• [EXERCISE]
Collect each line of the items below that contains the string "window". Letter case counts, so a line matches only when the capitalization is the same.

• [MATERIAL PROVIDED]

"""

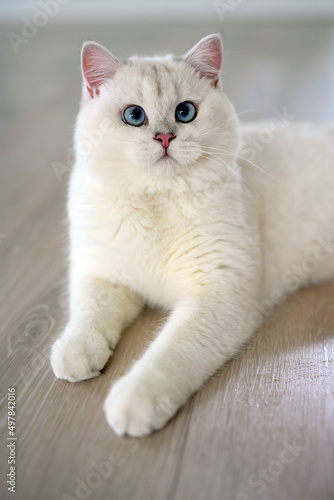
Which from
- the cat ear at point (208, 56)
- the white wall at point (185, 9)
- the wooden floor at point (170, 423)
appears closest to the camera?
the wooden floor at point (170, 423)

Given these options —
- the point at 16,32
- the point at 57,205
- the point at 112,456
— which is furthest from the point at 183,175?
the point at 16,32

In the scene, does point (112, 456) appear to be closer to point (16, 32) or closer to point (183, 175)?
point (183, 175)

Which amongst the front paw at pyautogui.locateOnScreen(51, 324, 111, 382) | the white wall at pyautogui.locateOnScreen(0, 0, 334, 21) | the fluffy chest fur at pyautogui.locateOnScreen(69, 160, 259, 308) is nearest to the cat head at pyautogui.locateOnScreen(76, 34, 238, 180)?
the fluffy chest fur at pyautogui.locateOnScreen(69, 160, 259, 308)

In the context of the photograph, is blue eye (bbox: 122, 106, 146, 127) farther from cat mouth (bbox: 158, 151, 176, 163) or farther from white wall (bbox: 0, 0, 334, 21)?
white wall (bbox: 0, 0, 334, 21)

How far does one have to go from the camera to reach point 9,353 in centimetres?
208

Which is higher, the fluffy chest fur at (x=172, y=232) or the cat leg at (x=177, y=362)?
the fluffy chest fur at (x=172, y=232)

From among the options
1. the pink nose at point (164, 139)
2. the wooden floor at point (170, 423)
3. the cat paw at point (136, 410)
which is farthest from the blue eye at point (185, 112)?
the cat paw at point (136, 410)

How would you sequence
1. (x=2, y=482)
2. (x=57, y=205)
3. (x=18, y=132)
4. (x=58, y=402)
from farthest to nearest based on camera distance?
1. (x=18, y=132)
2. (x=57, y=205)
3. (x=58, y=402)
4. (x=2, y=482)

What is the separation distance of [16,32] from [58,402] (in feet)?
20.2

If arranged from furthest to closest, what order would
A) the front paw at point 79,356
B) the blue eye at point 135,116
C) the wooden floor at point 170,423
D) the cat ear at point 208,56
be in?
the cat ear at point 208,56 → the blue eye at point 135,116 → the front paw at point 79,356 → the wooden floor at point 170,423

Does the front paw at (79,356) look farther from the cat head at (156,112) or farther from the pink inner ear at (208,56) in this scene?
the pink inner ear at (208,56)

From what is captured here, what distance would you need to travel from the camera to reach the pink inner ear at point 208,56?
2109 mm

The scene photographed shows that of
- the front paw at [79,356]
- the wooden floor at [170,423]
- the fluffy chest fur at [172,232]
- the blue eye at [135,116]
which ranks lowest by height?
the wooden floor at [170,423]

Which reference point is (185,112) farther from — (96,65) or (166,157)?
(96,65)
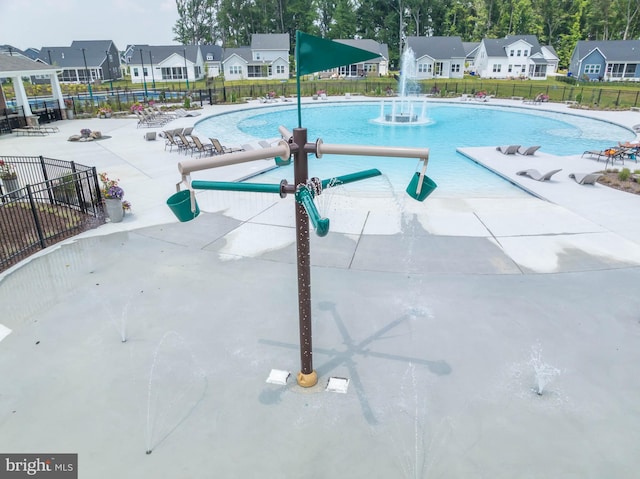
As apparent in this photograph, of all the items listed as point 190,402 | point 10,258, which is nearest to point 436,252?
point 190,402

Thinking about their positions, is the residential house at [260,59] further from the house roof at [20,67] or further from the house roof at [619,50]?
the house roof at [619,50]

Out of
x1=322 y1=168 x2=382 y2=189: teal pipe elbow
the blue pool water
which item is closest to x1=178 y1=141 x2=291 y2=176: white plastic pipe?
x1=322 y1=168 x2=382 y2=189: teal pipe elbow

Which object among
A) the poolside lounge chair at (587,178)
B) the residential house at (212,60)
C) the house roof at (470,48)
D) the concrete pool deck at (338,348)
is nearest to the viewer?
the concrete pool deck at (338,348)

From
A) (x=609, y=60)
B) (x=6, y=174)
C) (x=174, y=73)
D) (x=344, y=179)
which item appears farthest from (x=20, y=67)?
(x=609, y=60)

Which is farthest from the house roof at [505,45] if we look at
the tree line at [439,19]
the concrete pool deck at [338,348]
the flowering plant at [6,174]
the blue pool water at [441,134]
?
the flowering plant at [6,174]

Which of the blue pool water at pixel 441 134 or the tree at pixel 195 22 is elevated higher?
the tree at pixel 195 22

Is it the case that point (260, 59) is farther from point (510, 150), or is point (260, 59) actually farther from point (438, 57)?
point (510, 150)

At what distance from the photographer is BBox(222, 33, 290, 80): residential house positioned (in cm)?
7150

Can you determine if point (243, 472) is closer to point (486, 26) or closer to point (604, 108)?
point (604, 108)

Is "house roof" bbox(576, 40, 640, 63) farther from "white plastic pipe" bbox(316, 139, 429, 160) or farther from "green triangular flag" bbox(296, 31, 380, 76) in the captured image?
"green triangular flag" bbox(296, 31, 380, 76)

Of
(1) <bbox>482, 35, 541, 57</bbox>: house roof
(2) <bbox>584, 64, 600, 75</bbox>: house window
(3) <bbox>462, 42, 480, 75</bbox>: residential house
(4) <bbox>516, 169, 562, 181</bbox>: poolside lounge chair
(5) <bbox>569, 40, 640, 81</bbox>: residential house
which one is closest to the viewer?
(4) <bbox>516, 169, 562, 181</bbox>: poolside lounge chair

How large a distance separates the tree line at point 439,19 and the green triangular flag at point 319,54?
82265mm

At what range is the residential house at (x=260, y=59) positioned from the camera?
7150cm

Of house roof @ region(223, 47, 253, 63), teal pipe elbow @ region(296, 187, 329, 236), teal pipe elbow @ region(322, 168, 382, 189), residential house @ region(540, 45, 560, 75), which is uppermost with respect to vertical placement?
house roof @ region(223, 47, 253, 63)
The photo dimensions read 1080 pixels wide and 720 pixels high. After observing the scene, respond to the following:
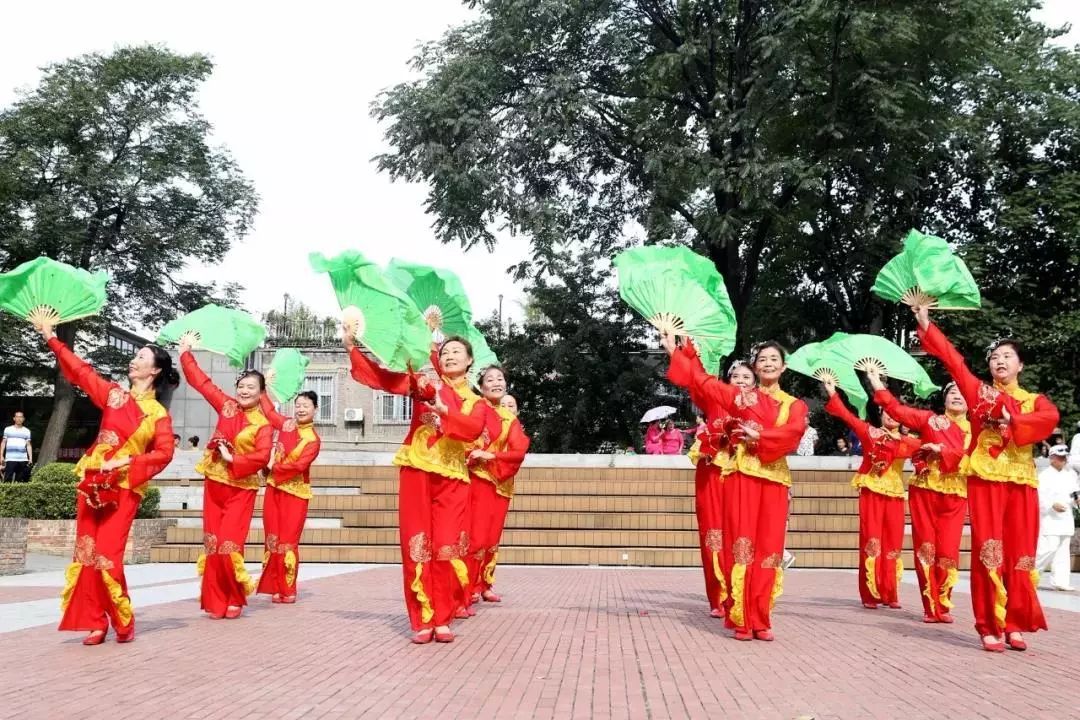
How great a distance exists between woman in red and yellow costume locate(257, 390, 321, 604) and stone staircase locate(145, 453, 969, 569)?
18.0ft

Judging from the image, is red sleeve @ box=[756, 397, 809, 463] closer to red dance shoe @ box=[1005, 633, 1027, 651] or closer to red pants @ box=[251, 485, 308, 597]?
red dance shoe @ box=[1005, 633, 1027, 651]

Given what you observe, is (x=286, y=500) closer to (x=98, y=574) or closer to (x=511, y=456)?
(x=511, y=456)

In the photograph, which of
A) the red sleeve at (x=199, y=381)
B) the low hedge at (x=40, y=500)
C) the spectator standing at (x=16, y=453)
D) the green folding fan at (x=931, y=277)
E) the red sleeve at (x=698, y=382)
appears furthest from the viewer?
the spectator standing at (x=16, y=453)

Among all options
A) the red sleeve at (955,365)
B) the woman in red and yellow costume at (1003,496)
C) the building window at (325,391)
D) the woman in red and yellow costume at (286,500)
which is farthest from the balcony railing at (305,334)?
the woman in red and yellow costume at (1003,496)

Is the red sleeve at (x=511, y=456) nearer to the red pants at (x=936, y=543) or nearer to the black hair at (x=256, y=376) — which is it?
the black hair at (x=256, y=376)

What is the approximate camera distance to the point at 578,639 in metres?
7.75

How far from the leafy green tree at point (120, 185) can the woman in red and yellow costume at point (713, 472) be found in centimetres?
2597

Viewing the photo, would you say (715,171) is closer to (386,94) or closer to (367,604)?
(386,94)

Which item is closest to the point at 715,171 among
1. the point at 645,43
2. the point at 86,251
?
the point at 645,43

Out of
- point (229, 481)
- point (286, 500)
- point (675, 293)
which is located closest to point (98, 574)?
point (229, 481)

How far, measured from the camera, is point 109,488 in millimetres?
7176

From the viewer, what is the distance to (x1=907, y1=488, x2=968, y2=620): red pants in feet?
30.6

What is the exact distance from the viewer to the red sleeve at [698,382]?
26.6 ft

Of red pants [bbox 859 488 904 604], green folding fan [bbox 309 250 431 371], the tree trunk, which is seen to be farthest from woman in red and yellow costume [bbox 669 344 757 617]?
the tree trunk
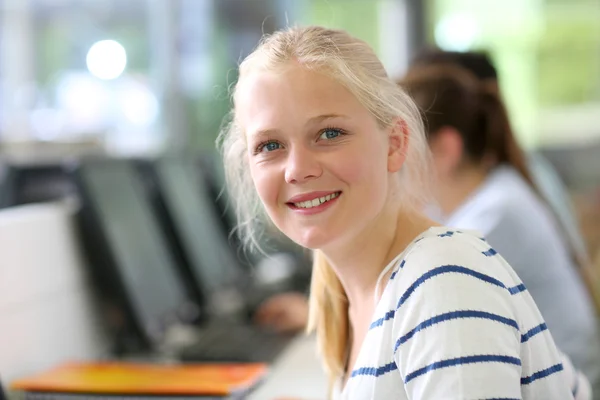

"""

• [THE RESULT]
(2) <bbox>584, 64, 600, 75</bbox>: house window
C) the building window at (325,391)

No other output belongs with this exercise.